Après plusieurs années, dans le cas Frank Van Den Bleeken il s’agit de plus de 25 ans, malgré leur grande habileté et leurs talents de procéduriers, ces patients se voient contraints d’en arriver à la solution la plus radicale qui soit : demander à mourir. Nous insistons sur le fait qu’il s’agit sans doute plus d’une demande que d’une volonté absolue d’en finir avec la vie. Le meilleur argument est que le patient demande l’euthanasie mais ne semble pas chercher à se suicider. En outre, après l’accord, il reste, jusqu’à la dernière seconde, maître de changer d’avis (ce serait, sinon, un assassinat). Pour le cas de Frank Van Den Bleeken, le revirement de situation n’est pas venu de sa part mais bien d’une décision médicale, qui a finalement interrompu la procédure. Quelles seront les conséquences de cette volte-face ? Même cette demande ultime lui aura été refusée. La logique est infaillible car elle démontre que c’est ici le savoir psychiatrique et ses moyens, en lieu et place de la justice, qui se voient contraints d’« infliger » une perpétuité sans cesse renouvelée.

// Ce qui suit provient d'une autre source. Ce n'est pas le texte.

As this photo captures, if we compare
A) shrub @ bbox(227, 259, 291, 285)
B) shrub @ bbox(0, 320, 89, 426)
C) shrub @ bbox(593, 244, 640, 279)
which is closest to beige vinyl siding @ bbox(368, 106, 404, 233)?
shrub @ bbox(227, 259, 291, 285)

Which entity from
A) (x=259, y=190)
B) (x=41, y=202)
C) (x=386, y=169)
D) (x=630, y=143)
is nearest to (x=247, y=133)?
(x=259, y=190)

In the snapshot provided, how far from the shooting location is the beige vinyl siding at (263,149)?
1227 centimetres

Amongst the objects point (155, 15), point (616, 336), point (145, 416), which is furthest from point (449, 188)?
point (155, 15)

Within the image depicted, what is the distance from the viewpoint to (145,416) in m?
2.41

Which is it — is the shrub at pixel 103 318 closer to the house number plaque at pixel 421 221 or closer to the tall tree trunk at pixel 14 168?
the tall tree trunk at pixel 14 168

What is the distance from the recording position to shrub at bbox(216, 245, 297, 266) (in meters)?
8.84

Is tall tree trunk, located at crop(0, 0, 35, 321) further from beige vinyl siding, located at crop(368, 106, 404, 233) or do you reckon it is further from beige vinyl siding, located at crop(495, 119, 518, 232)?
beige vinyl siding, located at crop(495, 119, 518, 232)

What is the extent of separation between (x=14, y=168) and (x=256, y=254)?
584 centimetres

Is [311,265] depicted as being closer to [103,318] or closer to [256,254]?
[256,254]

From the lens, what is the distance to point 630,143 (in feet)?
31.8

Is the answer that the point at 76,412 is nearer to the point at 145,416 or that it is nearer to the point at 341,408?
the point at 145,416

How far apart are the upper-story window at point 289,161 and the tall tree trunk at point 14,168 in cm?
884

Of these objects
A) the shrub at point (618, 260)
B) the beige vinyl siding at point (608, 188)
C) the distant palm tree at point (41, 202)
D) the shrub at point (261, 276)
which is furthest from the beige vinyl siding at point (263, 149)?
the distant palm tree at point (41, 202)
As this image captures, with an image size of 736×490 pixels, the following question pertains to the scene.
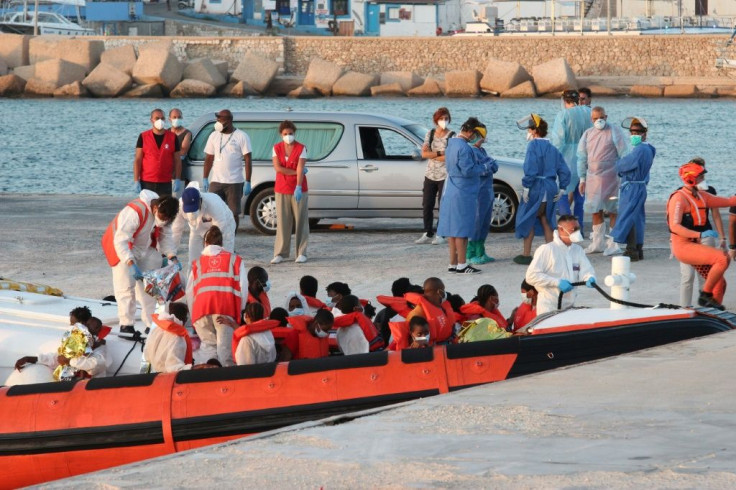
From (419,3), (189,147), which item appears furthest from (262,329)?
(419,3)

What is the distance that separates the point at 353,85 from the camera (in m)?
76.2

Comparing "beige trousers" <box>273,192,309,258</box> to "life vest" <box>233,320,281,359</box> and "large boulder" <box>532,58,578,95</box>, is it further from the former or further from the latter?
"large boulder" <box>532,58,578,95</box>

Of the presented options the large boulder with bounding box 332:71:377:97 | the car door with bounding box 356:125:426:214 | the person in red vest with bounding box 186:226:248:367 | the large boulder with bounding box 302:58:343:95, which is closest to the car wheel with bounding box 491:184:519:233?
the car door with bounding box 356:125:426:214

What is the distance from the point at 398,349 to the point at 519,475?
2.96 meters

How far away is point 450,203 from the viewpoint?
15.0 meters

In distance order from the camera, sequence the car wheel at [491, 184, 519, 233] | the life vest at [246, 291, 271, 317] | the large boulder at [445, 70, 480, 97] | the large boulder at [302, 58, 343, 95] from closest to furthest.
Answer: the life vest at [246, 291, 271, 317] → the car wheel at [491, 184, 519, 233] → the large boulder at [302, 58, 343, 95] → the large boulder at [445, 70, 480, 97]

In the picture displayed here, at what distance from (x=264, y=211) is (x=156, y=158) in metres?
1.93

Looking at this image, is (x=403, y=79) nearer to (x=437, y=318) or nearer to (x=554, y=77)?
(x=554, y=77)

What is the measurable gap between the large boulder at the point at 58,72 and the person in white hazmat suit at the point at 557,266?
68.7 meters

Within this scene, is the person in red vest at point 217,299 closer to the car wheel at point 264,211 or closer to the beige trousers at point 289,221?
the beige trousers at point 289,221

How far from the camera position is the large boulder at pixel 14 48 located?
8000cm

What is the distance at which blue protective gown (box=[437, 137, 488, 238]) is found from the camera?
14750 millimetres

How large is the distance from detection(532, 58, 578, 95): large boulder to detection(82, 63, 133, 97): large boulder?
22244 millimetres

Que peut faire la justice ? Dans le cas de Frank Van Den Bleeken, peut-être interroger un conseil d’éthique, car, in fine, les réponses à cette demande mobilisent sans doute plutôt ce champ que ceux de la médecine ou de la psychiatrie. La situation des autres internés présentant un important trouble de la personnalité mais pas une maladie mentale est également problématique. Il est bien délicat d’envisager un changement de régime ou de statut (passer d’interné à détenu) pour des personnes qui n’ont pas été condamnées et qui, pour certaines, n’ont même pas eu de procès. Pour l’avenir, par contre, des chantiers s’annoncent. Il semble fondamental de se servir de ce triste épisode pour réaliser une discussion de fond sur l’expertise présentencielle qui éclaire et contribue à la décision d’irresponsabilité. Plutôt que de reprendre la loi sur l’euthanasie, c’est sans doute la mise en pratique de la loi d’internement qui nécessite débat.